> _Text_

This court ruling has attracted mixed reactions from national and international actors and the public at large. While some people have applauded the court ruling and amnesty alike, others condemned both.

The case of Kwoyelo, however, re-affirms the fact that the pursuit of justice in northern Uganda requires complex solutions beyond merely dragging ex-commanders of the LRA to the courts of law.

In this regard, it is vital to understand the significance of amnesty in stemming the conflict in northern Uganda, and the complications that come with handling individuals who carry dual victim-perpetrator identities.

Uganda’s Amnesty Act of 2000 offers pardon to ‘any Ugandan who has at any time since January 26, 1986, engaged in or is engaging in war or armed rebellion against the government of the Republic of Uganda’. In northern Uganda, amnesty has been instrumental in fostering the return of thousands of ex-combatants. Until August 22, 2008, the Amnesty Commission’s database indicated 22,930 reporters – 50 per cent of these were LRA reporters.

Success in the air
This is an indication that amnesty has registered a tremendous success. If it were not for amnesty, millions of people would still be living within IDP camps. Thousands more children would have been abducted, and even the Juba peace talks which ushered in the prevailing peace in northern Uganda would not have taken place.

Many critics of amnesty may argue that the amnesty law in northern Uganda is no longer relevant given that the LRA have been subdued. However, if you lived in northern Uganda during the period of the insurgency, or even simply visited an IDP camp at the height of the conflict and witnessed the suffering of the people, you would understand and appreciate the prioritisation of ‘peace first, justice later’ and amnesty. It is because of this prioritisation that northern Ugandans, led by religious and traditional leaders were at the forefront of advocating for amnesty as a crucial factor in ending the conflict.

> _Work request A_
In the text on amnesty in northern Uganda, what share of the 22,930 reporters in the Amnesty Commission's database were LRA reporters?
> _Work request B_
Extend the text on amnesty in northern Uganda, picking up right after its final sentence.

> _Material provided_
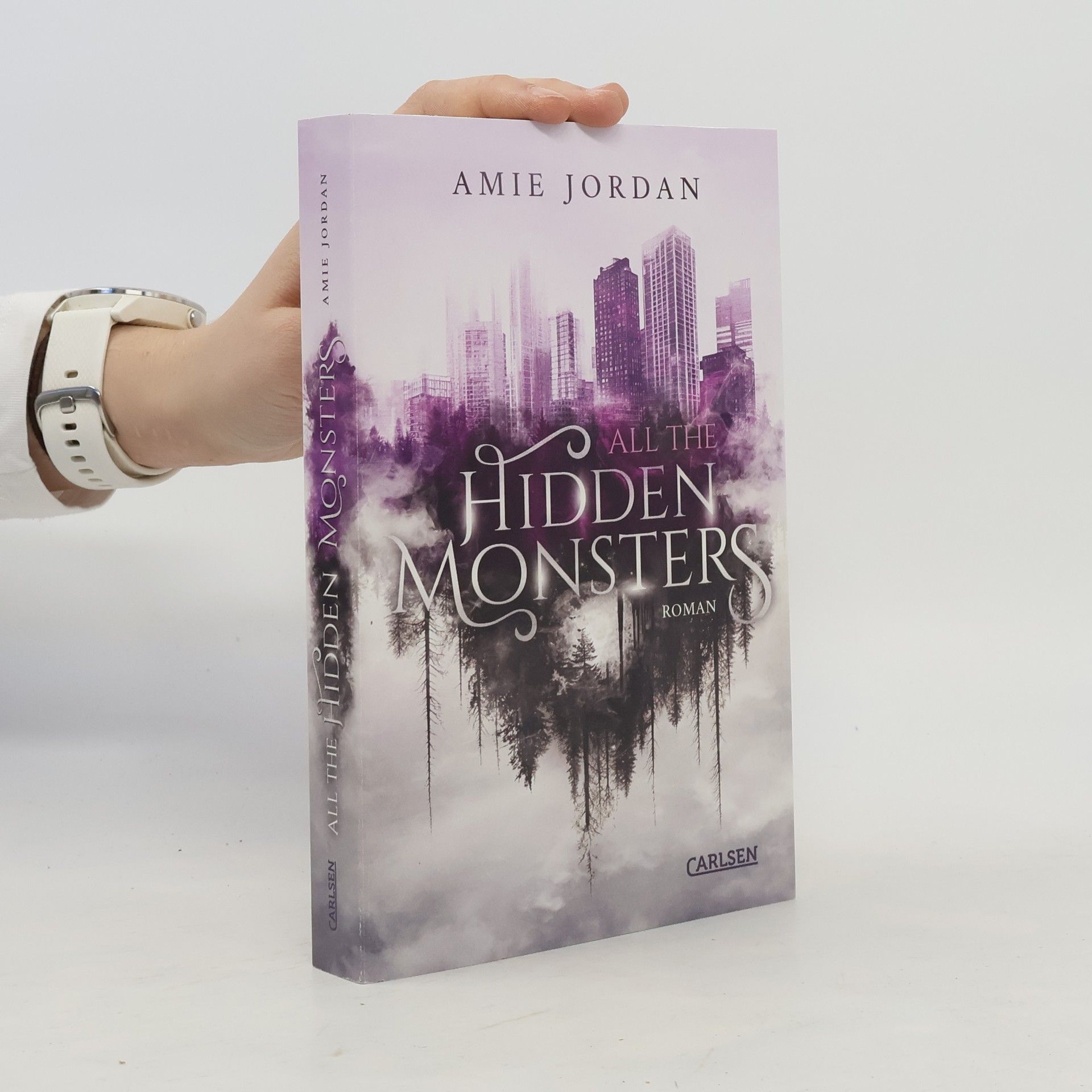 Amie Jordan All The Hidden Monsters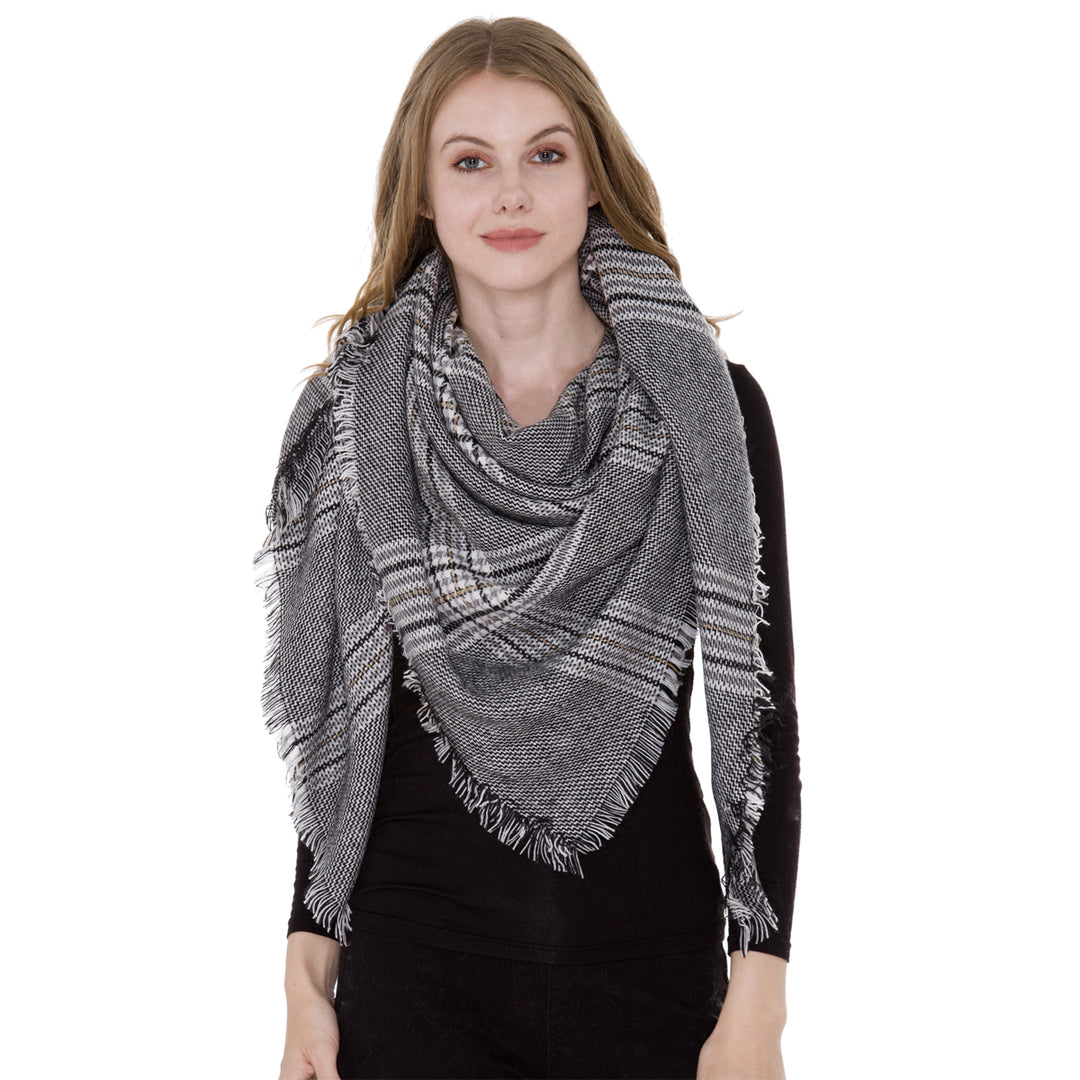 BLANKET SCARVES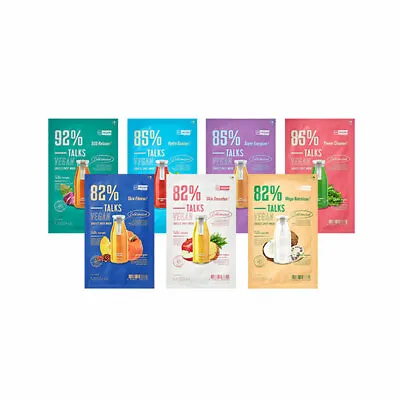 [MISSHA] Talks Vegan Squeeze Sheet Mask - 2pcs / Free Gift • $5.95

> _Written answer A_
50 per cent of them were LRA reporters.

> _Written answer B_
With the LRA still very much alive and committing atrocities in Central African Republic and Southern Sudan, the amnesty law is still needed. In a situational survey conducted by the Justice and Reconciliation Project (JRP) in December 2011 in Acholi region, more than 90 per cent of the respondents believed that amnesty was still relevant. Therefore, rather than argue for the total nullification of the amnesty law, perhaps the question we need to answer is whether amendments are required to specify clearly which commanders of the LRA should or should not be granted amnesty in the event that they return.

In addition, the case of Kwoyelo also raises complex questions regarding the perpetrators who are victims themselves. Kwoyelo was abducted at the age of 15 from his village of Pogo in Pabo Sub-County in Amuru District. Like other children and youth before him, he was carried off into captivity, trained into a child soldier and rose through the ranks to become a high ranking commander. The fate of adult commanders of the LRA who were abducted as children and turned into the killers they are today has been a topic of substantial discussion.

Having been abducted while young and vulnerable, Kwoyelo was a victim. Having committed crimes after the age of 18, Kwoyelo should be able to take responsibility for his actions. What then should be the fate of such individuals? Many human rights activists have often flatly insisted that on becoming adults, such individuals need to take full responsibility for their actions. Why is it that such human rights activists never talk of holding the government accountable for failing to protect children such as Kwoyelo from abduction in the first place? There is need to consider all these circumstances when dealing with cases such as Kwoyelo’s.

Furthermore, there is need to reflect on why cases of NRA/UPDF perpetrators who committed war crimes during the insurgency are not coming up. In northern Uganda, it is a known fact that all armed parties to the conflict, including state and non-state actors, committed war crimes and crimes against humanity.

Court martials not good enough?
While the Juba Peace Agreement calls for handling state actors through other measures such as military court martials, many people in northern Uganda feel the outcomes of these courts would be highly unpredictable, and could lead to many state actor perpetrators being let off the hook.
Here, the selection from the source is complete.